## [To-do list]
1. Using the passage on the origin of Toronto's name, state whether each of the following statements agrees with it: (a) the French applied the word tkaranto to only one place; (b) archaeological records of the fishing weir reach back to 3,300 BCE; (c) the ancient sacred place lay near the Cobechenonk River. Answer each with yes or no and quote the words of the passage that decide it.
2. Extend the passage on the origin of Toronto's name by writing what comes next after its final sentence.

## [Passage]
────

Toronto is turning 185 this year. There’s a festival this weekend at Nathan Phillips Square: celebratetoronto.ca. I looked up some info for a related interest and found it wasn’t easy to find a detailed story of the First Nations, the French traders and soldiers, and the early English and European settlers. The common stories are vague and even conflicting. Historical stories have always fascinated me. Perhaps I’m still connecting with a city I didn’t grow up in and the waterfront I enjoy. Like many, I’m trying to learn about who was here before and I’d like to honour the past by preserving factual accuracies.
For at least 8,000 years the Great Lake, local rivers and land where I reside have been the homes and passageways for many indigenous peoples including in the 2nd millennium the Huron-Wendat and Petun First Nations, the Seneca, and most recently, the Mississaugas of the Credit River. Today, after more than a century of newcomers from around the world, Toronto is still the home for many indigenous people and I’m grateful to have the opportunity to enjoy these lands and waterways.
When the Europeans first traded from this area they didn’t write about Toronto’s largest river (today’s Humber River) in the Anishinaabe name “Cobechenonk” or use other local words for geographical features. They casually borrowed a word from a different indigenous group for a very specific and ancient sacred place nowhere near the Cobechenonk River. That sacred place was in the middle of today’s Ontario by Orillia. Over a short period the French used variations of the Mohawk word tkaranto for at least three different places that all connected to that small but significant location.
Jump to 2 minutes in to hear where Toronto came from.
Archaeological records of the fishing weir go back to 3,300 BCE in the Archaic Period in North America. The world was still in the Stone Age except for Mesopotamia. Stonehenge had began to be built. The remains of wooden stakes were found in v-shapes to gather and capture fish. They would have provided a bountiful supply of fish at various times of the year, particularly during the spring run with walleye, pike, sucker, and sturgeon according to the City’s “Origin of the name of Toronto“.
Light years later, in the 17th century, three different native languages and the French have words all describing wooden sticks in water used for hunting at this location. This spot was significant. For perhaps 5,000 years this technical and cultural tradition was passed on by word of mouth from generation to generation. 300 years after colonization it looks like it was almost forgotten and buried. A small sign about the most recent band’s relationship with the spot is overshadowed by a highway that possibly passes through the spot sided by marinas. The 4th largest city in North America is named after the place. Yet do many people know this?
The ancient weirs must have been important and bountiful. Having seen the image of trees or poles in water used in four different tongues — Huron, Mohawk, Ahnishnabe, and French — what was this set of poles or trees that formed a fence, barrier, or enclosure? It was a fish weir that crossed the Narrows. It consisted of a system of poles and nets. Fish could swim past the poles but would get caught in the nets. We know from the archaeology of the area and from the early writings of Samuel de Champlain that there were fish weirs in the Narrows that would have provided a bountiful supply of fish at various times of the year, particularly during the spring run of walleye, pike, sucker, and sturgeon.

────

## [Data section]
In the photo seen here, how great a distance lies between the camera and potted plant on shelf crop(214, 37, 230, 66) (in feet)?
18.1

────

## [Task responses]
1.
(a) No: "the French used variations of the Mohawk word tkaranto for at least three different places"
(b) Yes: "Archaeological records of the fishing weir go back to 3,300 BCE in the Archaic Period in North America"
(c) No: "a very specific and ancient sacred place nowhere near the Cobechenonk River"

2.
Further reading: THE SECRETS OF THE MNJIKANING FISH WEIRS from Anishianbek News
At the time of the first European contact in the 17th century the lake was called Ouentironk by the Wyandot (Huron) people. Possible meanings could have been “poles spaced over a distance” or “poles that cross”. By 1666, members of the Iroquois Confederacy moved in and renamed the lake as some version of “Taronto” between 1670 and 1710. The root “-ront” refers to trees. The original word might have been “Tkaranto” meaning “where there are trees in water.” By the end of the 17th Century the Ahnishnabe moved in.
The French called the route to it as the Passage de Toronto (today’s Humber River). Their second fort adopted the name as well in 1749. In 1759 Fort Rouillé (previously Fort Toronto) was destroyed by retreating French and New France ended in 1763. The words le passage de Toronto only persisted on a couple of maps and likely hardly in use.
No attempt was made to re-establish a European settlement in the vicinity until more than thirty years. In 1793, Governor John Simcoe, an aristocrat and war hero, lived here for 3 years with a hundred soldiers and others and drew up the foundations of York. York was to be near the Necheng Qua Kekong or Wonscotanach River. The river reminded him and his wife Elizabeth of the River Don in Yorkshire. It was four miles east of the former French stockade on the Cobechenonk (today’s Humber River).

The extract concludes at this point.